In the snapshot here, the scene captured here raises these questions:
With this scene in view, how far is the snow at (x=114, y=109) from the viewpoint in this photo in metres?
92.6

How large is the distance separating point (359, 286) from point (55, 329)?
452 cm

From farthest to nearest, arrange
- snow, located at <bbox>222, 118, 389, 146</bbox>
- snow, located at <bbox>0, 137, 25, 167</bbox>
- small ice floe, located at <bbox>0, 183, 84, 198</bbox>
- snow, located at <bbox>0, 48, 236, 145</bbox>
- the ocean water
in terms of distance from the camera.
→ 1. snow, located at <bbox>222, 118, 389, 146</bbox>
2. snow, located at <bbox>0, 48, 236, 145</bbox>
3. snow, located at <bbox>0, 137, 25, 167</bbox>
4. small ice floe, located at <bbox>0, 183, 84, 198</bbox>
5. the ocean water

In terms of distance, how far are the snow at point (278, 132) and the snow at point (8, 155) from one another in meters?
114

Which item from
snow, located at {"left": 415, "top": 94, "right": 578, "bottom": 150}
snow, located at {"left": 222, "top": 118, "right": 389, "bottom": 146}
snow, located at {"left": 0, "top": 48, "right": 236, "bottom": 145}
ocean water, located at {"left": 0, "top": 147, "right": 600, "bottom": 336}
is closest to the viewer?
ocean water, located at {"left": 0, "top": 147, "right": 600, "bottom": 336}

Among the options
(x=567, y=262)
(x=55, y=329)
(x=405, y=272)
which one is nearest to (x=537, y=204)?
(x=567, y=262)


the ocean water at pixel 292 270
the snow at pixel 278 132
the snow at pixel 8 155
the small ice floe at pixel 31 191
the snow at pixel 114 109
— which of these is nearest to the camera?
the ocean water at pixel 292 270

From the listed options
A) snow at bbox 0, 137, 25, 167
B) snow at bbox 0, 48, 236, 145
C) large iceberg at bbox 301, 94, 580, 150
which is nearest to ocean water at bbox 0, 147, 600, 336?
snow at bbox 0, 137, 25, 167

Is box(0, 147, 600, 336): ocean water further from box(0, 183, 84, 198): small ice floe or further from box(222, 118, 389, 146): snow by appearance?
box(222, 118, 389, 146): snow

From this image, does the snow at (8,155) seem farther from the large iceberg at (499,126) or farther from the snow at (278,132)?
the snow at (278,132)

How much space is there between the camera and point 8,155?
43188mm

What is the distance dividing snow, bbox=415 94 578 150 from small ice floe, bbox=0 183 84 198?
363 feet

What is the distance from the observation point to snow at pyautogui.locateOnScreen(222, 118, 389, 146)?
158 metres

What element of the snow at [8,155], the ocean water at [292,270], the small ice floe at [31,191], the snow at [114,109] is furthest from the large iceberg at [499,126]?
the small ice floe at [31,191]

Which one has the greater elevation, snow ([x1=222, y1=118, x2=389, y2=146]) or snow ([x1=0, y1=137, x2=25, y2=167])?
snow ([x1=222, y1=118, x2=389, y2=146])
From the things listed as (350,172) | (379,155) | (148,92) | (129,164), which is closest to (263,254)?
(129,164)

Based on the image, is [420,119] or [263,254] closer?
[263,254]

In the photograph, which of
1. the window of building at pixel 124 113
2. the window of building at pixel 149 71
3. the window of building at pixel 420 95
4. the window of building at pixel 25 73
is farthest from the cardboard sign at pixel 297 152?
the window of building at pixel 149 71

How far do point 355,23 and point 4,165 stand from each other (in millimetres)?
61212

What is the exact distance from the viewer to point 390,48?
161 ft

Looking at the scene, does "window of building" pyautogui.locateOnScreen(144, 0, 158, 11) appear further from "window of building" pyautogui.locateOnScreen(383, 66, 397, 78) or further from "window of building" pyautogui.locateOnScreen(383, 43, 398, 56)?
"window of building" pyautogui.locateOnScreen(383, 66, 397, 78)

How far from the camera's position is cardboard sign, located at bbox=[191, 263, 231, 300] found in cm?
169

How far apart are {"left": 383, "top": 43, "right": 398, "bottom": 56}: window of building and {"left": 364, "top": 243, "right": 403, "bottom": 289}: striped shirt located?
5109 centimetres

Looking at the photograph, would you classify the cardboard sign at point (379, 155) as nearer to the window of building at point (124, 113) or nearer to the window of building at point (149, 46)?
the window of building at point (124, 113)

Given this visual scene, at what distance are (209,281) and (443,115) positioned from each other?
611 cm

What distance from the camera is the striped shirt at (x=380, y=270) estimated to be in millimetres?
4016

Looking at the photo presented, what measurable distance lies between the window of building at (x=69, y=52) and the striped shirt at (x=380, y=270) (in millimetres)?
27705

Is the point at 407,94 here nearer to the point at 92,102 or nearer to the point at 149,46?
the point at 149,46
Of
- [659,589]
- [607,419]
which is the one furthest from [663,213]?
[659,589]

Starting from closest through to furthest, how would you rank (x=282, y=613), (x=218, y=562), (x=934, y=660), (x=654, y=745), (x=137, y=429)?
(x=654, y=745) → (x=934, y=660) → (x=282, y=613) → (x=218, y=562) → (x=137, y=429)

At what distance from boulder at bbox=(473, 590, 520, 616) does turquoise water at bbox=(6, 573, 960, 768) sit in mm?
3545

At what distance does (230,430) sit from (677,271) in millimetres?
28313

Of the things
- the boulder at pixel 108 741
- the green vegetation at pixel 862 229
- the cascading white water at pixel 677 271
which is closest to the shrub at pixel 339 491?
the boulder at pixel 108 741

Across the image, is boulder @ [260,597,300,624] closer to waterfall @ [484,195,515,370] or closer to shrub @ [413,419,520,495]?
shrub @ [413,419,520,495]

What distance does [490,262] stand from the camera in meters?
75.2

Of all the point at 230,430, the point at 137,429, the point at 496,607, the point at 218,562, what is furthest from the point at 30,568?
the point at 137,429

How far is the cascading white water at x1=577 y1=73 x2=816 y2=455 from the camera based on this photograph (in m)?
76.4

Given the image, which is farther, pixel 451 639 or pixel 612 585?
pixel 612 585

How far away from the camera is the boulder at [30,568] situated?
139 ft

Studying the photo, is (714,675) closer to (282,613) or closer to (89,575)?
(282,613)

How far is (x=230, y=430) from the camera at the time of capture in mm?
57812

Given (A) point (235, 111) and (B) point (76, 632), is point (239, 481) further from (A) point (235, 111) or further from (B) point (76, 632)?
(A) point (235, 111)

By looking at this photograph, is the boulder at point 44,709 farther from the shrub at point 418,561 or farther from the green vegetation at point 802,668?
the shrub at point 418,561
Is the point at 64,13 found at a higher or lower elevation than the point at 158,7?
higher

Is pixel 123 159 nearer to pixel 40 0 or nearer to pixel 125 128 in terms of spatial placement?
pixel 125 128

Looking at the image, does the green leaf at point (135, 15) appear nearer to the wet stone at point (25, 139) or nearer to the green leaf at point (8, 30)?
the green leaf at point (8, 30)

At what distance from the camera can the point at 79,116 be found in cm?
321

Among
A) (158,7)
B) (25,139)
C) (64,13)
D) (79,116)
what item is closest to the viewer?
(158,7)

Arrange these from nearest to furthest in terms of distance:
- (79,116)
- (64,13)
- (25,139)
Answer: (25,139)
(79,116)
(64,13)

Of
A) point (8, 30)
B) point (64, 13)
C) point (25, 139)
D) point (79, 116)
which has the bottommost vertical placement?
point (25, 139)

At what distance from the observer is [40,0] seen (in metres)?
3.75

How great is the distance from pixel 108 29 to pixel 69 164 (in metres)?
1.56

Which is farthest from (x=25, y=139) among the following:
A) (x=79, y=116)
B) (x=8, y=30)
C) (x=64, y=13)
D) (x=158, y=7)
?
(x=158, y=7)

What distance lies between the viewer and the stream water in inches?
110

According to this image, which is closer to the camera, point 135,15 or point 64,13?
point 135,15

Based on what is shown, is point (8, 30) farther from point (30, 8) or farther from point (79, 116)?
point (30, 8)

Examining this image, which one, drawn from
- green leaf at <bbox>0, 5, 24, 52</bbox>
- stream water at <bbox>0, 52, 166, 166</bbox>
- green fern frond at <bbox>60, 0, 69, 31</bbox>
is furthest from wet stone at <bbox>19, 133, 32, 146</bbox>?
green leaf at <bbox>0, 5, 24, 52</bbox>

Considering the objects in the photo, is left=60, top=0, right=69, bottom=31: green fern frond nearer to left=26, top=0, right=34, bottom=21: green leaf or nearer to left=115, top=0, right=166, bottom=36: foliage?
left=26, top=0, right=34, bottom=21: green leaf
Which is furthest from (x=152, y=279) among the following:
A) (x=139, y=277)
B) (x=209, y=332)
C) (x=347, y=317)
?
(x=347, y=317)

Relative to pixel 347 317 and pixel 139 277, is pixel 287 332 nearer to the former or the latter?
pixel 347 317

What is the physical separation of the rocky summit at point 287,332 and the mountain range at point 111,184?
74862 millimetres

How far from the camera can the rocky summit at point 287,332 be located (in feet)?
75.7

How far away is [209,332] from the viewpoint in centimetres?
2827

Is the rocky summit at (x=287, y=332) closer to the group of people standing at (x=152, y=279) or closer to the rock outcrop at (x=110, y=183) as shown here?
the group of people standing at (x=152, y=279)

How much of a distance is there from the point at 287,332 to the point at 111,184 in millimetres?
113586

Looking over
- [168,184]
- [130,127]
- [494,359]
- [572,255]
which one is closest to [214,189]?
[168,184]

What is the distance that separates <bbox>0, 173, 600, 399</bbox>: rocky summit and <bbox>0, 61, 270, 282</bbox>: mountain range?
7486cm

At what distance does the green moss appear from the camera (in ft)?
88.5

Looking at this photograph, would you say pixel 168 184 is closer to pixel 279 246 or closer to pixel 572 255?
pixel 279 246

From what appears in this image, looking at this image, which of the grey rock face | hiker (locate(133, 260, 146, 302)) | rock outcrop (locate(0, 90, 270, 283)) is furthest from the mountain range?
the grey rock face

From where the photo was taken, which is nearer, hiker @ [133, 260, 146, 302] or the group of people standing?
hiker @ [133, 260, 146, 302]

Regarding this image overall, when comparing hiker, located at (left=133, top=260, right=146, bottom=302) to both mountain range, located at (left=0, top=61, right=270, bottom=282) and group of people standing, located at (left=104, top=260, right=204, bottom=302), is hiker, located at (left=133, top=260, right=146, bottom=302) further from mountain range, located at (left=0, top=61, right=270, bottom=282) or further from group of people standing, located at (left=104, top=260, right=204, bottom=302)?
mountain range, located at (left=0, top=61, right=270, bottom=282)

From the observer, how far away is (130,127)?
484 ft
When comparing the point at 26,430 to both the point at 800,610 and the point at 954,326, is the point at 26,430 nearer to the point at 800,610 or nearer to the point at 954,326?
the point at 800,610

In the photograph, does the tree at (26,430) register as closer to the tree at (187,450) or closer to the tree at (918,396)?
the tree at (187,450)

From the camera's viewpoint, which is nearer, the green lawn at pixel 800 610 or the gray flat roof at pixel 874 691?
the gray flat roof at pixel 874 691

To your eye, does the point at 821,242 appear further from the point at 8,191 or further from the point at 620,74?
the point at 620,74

━━━━━━

- _Required work_: Quote, without any change, each line from the one that contains "Regarding this image" through the end of the material.

- _Exercise answer_:
Regarding this image overall, when comparing hiker, located at (left=133, top=260, right=146, bottom=302) to both mountain range, located at (left=0, top=61, right=270, bottom=282) and group of people standing, located at (left=104, top=260, right=204, bottom=302), is hiker, located at (left=133, top=260, right=146, bottom=302) further from mountain range, located at (left=0, top=61, right=270, bottom=282) or further from group of people standing, located at (left=104, top=260, right=204, bottom=302)?
mountain range, located at (left=0, top=61, right=270, bottom=282)

From the observer, how far away is (130,127)?
484 ft
When comparing the point at 26,430 to both the point at 800,610 and the point at 954,326, is the point at 26,430 nearer to the point at 800,610 or nearer to the point at 954,326?
the point at 800,610

In the photograph, does the tree at (26,430) register as closer to the tree at (187,450) or closer to the tree at (918,396)?
the tree at (187,450)

From the camera's viewpoint, which is nearer, the green lawn at pixel 800 610 or the gray flat roof at pixel 874 691?
the gray flat roof at pixel 874 691

To your eye, does the point at 821,242 appear further from the point at 8,191 or further from the point at 620,74?
the point at 620,74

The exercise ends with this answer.